___ Document text

But this aspect of the planning process should not be overlooked, especially when you are trying to stay within budget. After all, less guests means more money to spend on the important stuff such as decorations, food, entertainment, and of course, some well-earned cocktails for the adults at the reception.
So, who should you invite?
Close family — grandparents, aunts, uncles, and first cousins — should be considered first. But then, who else? Here are a few types guests to mull over before you lick stamps and send everyone a formal invitation.
Distant relatives should be considered after immediate family. Maybe there are some distant family members who have a special bond with you child, but they have not seen your kiddo since the last family reunion two years ago. In this kind of circumstance, you need to consider whether or not this person has regular contact with your child. Do they speak to you kid on phone or Skype often? Are they even friends on Facebook? If so, invite away! If not, don’t guilt yourself into inviting them. If you or the bar mitzvah boy does not have a close relationship to this person, it is okay to leave them off the list. And the same reasoning should be applied towards your friends.
Also keep in mind that distant relatives that you’re not close with may attend out of a sense of duty, not because they really want to be there for the big day.
Distant close relatives
What about close relatives, such as aunts, uncles, and first cousins you or your child has an acrimonious relationship with? For instance, if your son’s first-cousin, Michael, always picks on him, it may seem unfair to invite Mean Mike to your child’s bar mitzvah. Yet, he is your kid’s cousin and your nephew. Michael, though a nuisance, should be invited — but keep him far away from your child.
And make sure to check his pockets for hard candy he may be planning on throwing during the bar mitzvah service.
Another type of family member you may want to consider is someone like your troubled brother Maxwell, your kid’s Uncle Max, who may not stay in touch with the family and has a history of stirring the pot. This is a guest that you, your kid, and your spouse need to have a discussion about. Consider whether this person is particularly close to your son, you, your spouse, or someone special who is attending the bar mitzvah, like your mother or father. Maxwell may be a misfit, but his presence might mean the world to your mother-in-law.
Your kid’s friends and Hebrew classmates
Your child is becoming an adult and it’s okay for you to encourage him to make good decisions about who he includes during the special moments of his life. So, let him decide, and if you’re concerned about money, budget him to a certain amount of guests.

______
___ Listed entries

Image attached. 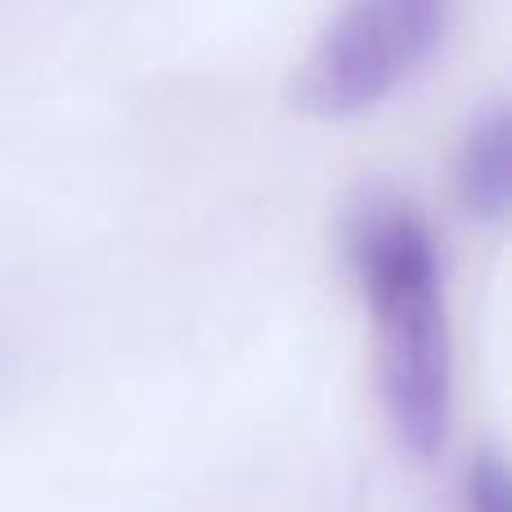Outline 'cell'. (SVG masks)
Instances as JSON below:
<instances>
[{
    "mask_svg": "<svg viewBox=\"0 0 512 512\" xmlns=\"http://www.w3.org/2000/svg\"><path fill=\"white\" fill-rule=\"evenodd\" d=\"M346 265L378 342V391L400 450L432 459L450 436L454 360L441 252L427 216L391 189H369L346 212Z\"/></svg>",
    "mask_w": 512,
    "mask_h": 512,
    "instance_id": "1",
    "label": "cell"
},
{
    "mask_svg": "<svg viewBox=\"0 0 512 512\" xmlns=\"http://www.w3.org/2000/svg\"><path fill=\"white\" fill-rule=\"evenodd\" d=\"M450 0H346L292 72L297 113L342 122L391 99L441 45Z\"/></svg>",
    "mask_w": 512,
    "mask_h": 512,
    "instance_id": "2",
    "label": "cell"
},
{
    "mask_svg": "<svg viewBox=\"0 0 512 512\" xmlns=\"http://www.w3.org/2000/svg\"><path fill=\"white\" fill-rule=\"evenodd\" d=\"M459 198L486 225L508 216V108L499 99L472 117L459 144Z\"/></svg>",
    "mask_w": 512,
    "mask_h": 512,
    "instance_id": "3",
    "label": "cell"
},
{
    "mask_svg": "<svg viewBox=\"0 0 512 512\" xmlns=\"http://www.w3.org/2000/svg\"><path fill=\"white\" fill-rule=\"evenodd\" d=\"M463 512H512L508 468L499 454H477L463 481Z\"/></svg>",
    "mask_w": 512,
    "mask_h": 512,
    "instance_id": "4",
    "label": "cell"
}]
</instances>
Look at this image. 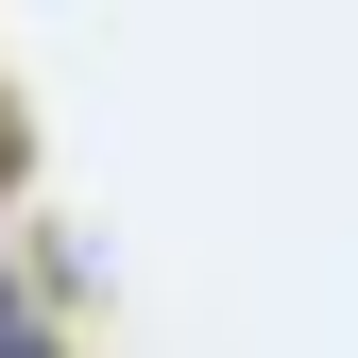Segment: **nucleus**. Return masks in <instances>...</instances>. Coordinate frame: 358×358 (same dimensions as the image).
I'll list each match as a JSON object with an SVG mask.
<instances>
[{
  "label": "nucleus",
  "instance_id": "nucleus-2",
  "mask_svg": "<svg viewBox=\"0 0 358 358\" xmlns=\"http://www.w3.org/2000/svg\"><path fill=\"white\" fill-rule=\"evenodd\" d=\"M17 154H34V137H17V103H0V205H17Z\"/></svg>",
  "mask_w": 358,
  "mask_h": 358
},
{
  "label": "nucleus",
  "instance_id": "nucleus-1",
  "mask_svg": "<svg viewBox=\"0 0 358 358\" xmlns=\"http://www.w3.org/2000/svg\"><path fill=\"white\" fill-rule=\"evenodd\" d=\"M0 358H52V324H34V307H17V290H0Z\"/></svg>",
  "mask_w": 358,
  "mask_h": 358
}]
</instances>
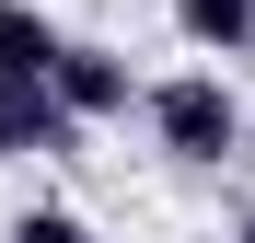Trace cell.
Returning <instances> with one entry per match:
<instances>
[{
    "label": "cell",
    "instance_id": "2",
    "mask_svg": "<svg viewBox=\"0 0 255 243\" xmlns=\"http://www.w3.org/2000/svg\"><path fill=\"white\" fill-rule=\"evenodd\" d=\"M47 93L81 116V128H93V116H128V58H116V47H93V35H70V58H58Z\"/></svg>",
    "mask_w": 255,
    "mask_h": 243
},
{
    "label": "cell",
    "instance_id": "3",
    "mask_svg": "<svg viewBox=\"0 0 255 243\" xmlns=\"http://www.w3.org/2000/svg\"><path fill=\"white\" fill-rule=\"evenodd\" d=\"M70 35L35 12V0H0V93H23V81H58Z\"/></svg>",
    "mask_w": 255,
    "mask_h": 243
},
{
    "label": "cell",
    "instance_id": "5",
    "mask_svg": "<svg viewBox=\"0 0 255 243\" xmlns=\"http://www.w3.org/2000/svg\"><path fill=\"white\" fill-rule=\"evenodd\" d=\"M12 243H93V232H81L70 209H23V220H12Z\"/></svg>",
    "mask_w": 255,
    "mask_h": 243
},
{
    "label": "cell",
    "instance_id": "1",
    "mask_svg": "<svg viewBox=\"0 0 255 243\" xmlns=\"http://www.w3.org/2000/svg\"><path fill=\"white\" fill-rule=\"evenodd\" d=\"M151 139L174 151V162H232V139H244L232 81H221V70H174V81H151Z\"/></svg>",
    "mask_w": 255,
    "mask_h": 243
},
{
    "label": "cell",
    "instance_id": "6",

______

Work instructions:
**A.** List the relatives that the guest-list passage says should be considered first.
**B.** According to the guest-list passage, what should you check Michael's pockets for?
The records play no part in what is asked here.

Answers for the tasks:
**A.** Grandparents, aunts, uncles, and first cousins.

**B.** Hard candy he may be planning on throwing during the bar mitzvah service.